:: Goal of the exercise ::
Please give the whole listing again word for word, and drop any pictures it holds.

:: Data under study ::
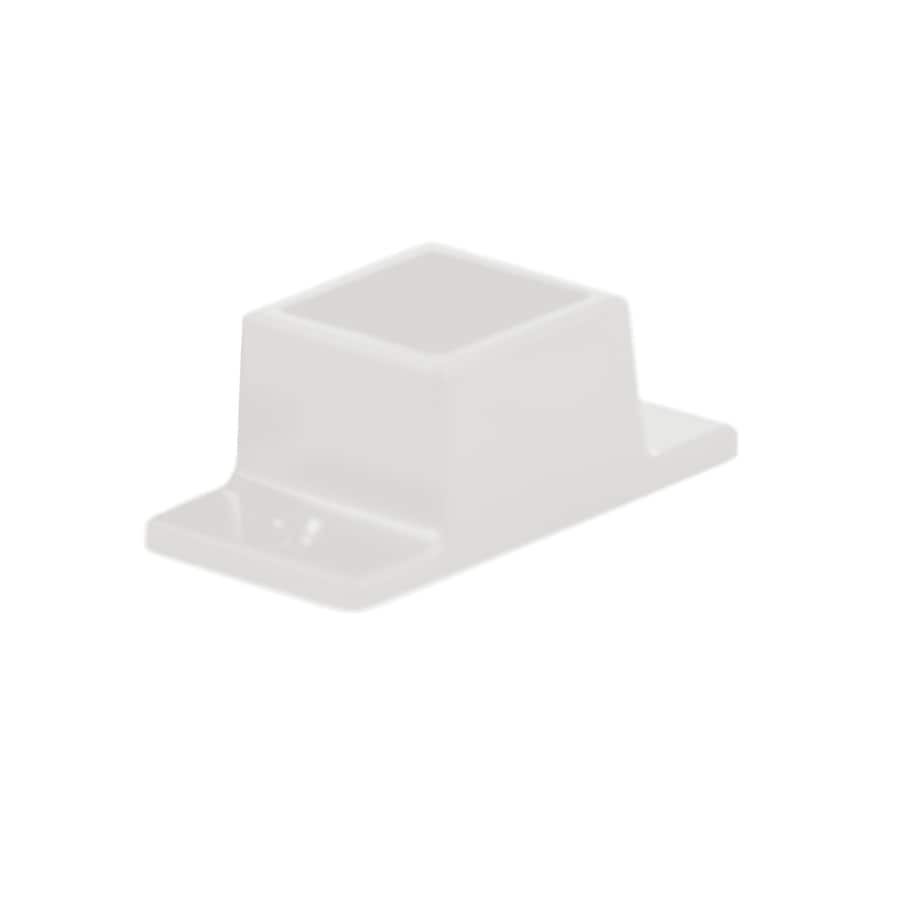Ironcraft Accessory Fence End Cover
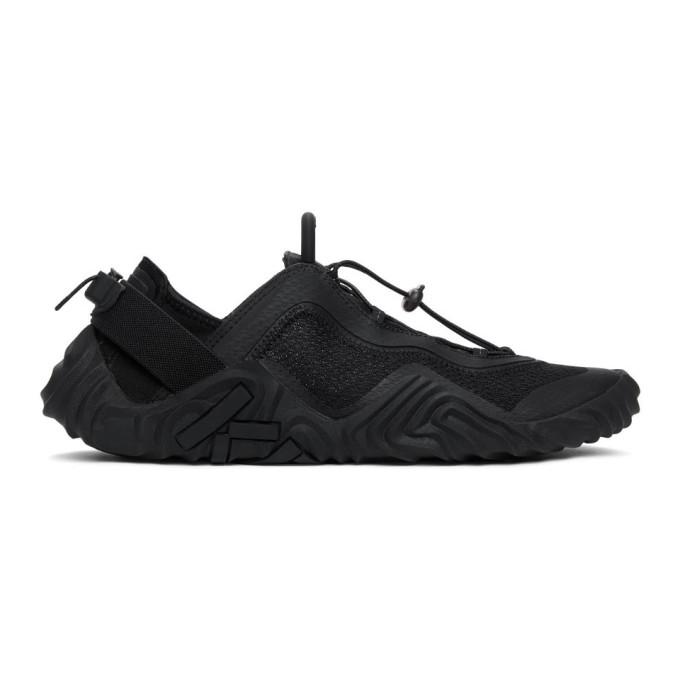 Kenzo 黑色 Sport Wave 运动鞋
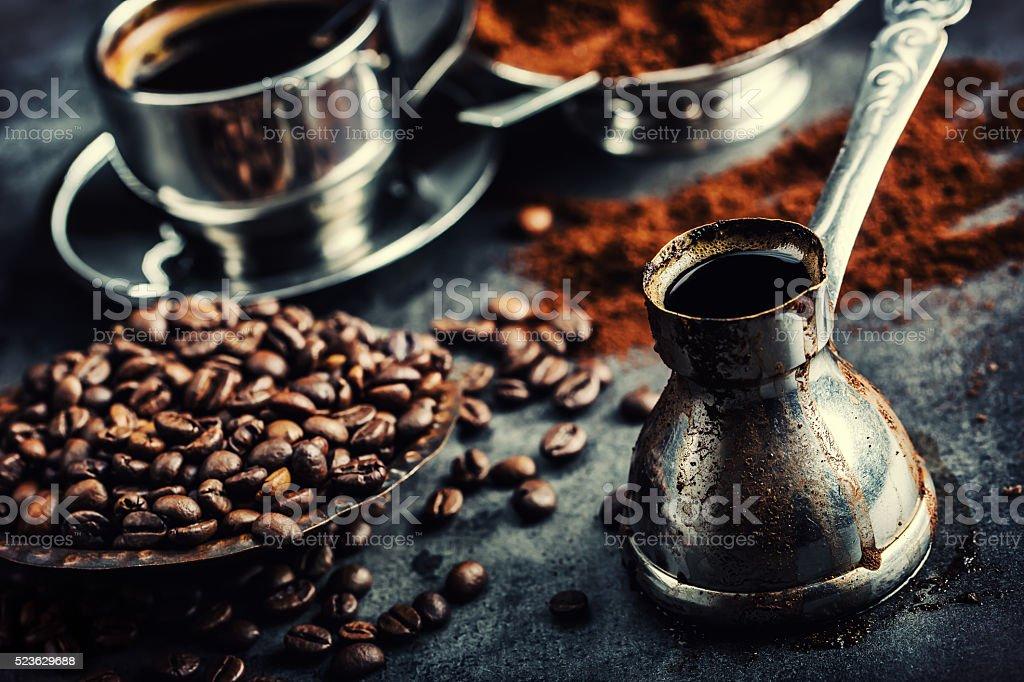 Coffee. Turkish coffee. Armenian Turkish coffee. Cezve and cup of...
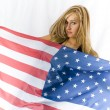 Stock Photo: Blonde with USA flag
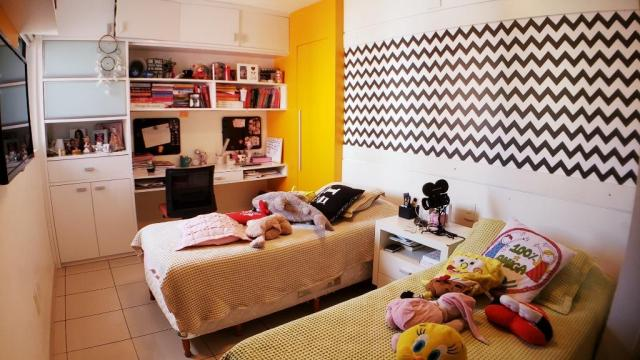Vendo GRAND LAVOISIER 137 m² 3 Quartos 2 Suítes 2 Closets 4 WCs 2 Vagas PONTA VERDE - Foto 9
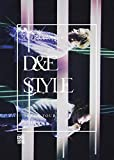 SUPER JUNIOR-D&E JAPAN TOUR 2018 〜STYLE〜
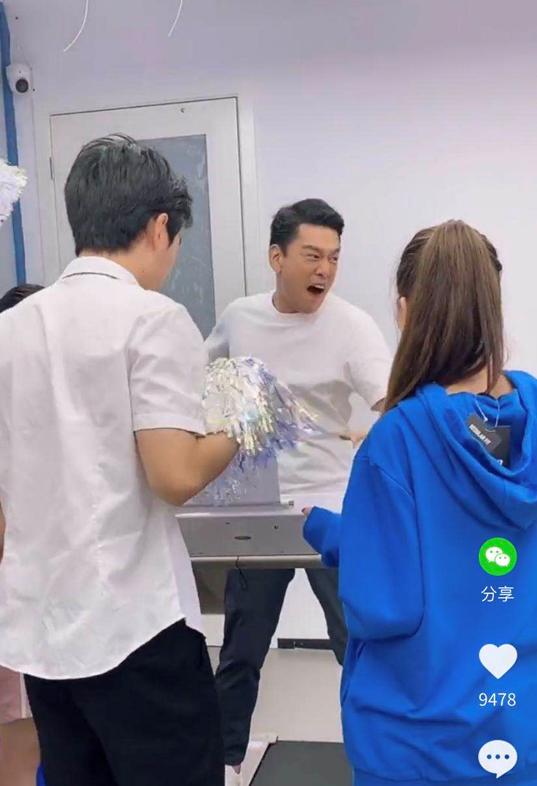 亿健跑步机空降王耀庆直播间 饮食课程搭配才是瘦身关键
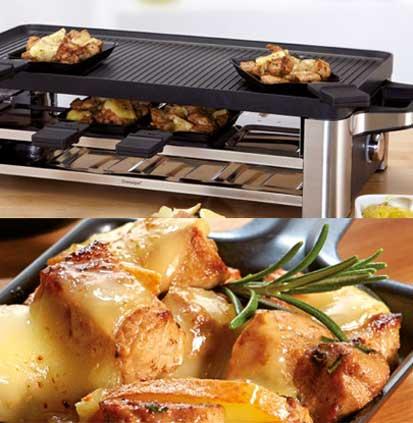 Leckere Marinade für Raclette-Fleisch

:: Result ::
Ironcraft Accessory Fence End Cover
 Kenzo 黑色 Sport Wave 运动鞋
 Coffee. Turkish coffee. Armenian Turkish coffee. Cezve and cup of...
 Stock Photo: Blonde with USA flag
Vendo GRAND LAVOISIER 137 m² 3 Quartos 2 Suítes 2 Closets 4 WCs 2 Vagas PONTA VERDE - Foto 9
 SUPER JUNIOR-D&E JAPAN TOUR 2018 〜STYLE〜
 亿健跑步机空降王耀庆直播间 饮食课程搭配才是瘦身关键
 Leckere Marinade für Raclette-Fleisch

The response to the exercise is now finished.